Two hundred-and-four (204) persons died from cholera disease across the country in 2014 when John Mahama was a Vice President with substantial Presidential Power. In a news archive from GhanaWeb, the number reflects an increase in the previous 190 deaths recorded since the cholera epidemic started in April 2014, indicating that the disease is far from receding as the government battles to stem it with the introduction of the National Sanitation Day which was observed on Saturday.
Also 1,026 new cases were reported as of October 26, 2014 with the number of affected districts increasing from 114 to 121 districts in all regions of the country within a period of two weeks.
The outbreak in the Northern Region has spread to two new districts, Bole and West Gonja, moving to the western part of the region.
The Binduri District in the Upper East Region, which is adjoining Bawku on the Eastern border with the Republic of Togo, has also recorded cases of cholera.

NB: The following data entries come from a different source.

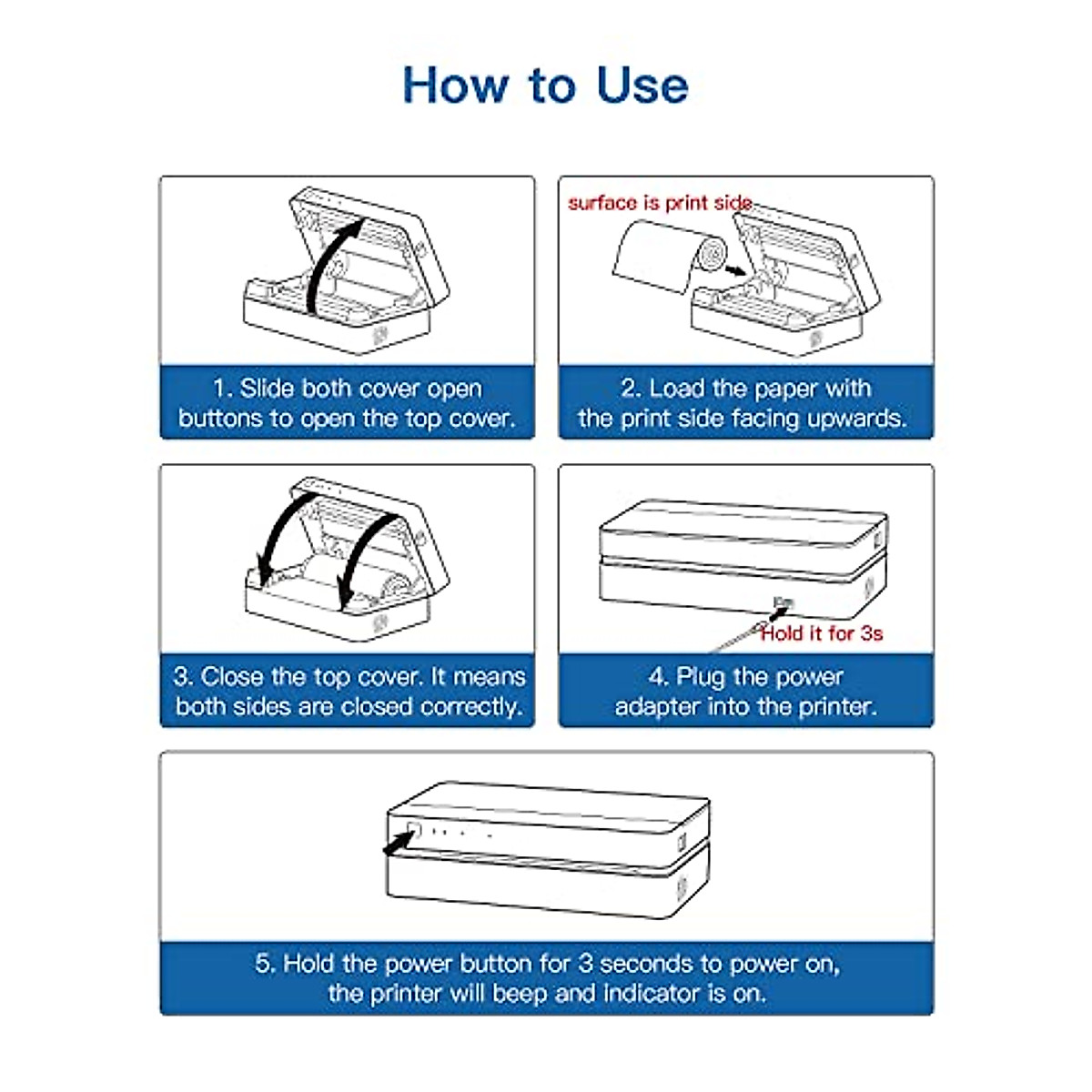 How to Use

1. Slide both cover open buttons to open the top cover.

surface is print side

2. Load the paper with the print side facing upwards.

3. Close the top cover. It means both sides are closed correctly.

Hold it for 3s

4. Plug the power adapter into the printer.

5. Hold the power button for 3 seconds to power on, the printer will beep and indicator is on.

Reported cases of cholera nationwide have also reached 24,648.
The Ashanti Region has so far recorded 203 cholera cases in 27 districts with two deaths, followed by the Brong-Ahafo region recording 586 cases in 15 districts and 21 deaths.
The Central Region has recorded 2, 673 cases in 15 of its districts with 36 deaths. In the Eastern Region 1,723 cases were recorded in 16 districts with six people dying while the Northern Region recorded 27 cases from 4 districts and 2 deaths.
The Volta Region also has 478 cases in seven districts, with eight deaths being recorded. Meanwhile, the Western Region has recorded 356 cases in 10 districts with seven deaths.
The Upper East and West regions had 236 and 30 cases in eight and three districts respectively.
Also, seven people have died in the Upper East Region and one in the Upper West due to cholera.
Greater Accra Region which has the most affected districts, recording 18,336 cases and 114 deaths in 16 districts.
Risk factors that need urgent attention to curb the cholera outbreak include poor sanitation, poor food and personal hygiene, unsafe drinking water and poor access to safe water and the breakdown of water and waste disposal systems.
Regional and district level activities like drug and supplies have been dispatched by health authorities with series of media engagements to educate the public especially the affected communities going on.
Last Saturday, clean-up exercise was carried out across the country as the government’s response to the cholera outbreak with poor attendance in most communities because of inadequate publicity.
In Kumasi, Otumfuo Osei Tutu led the city authorities to wage the war against filth warning residents to keep their environment clean.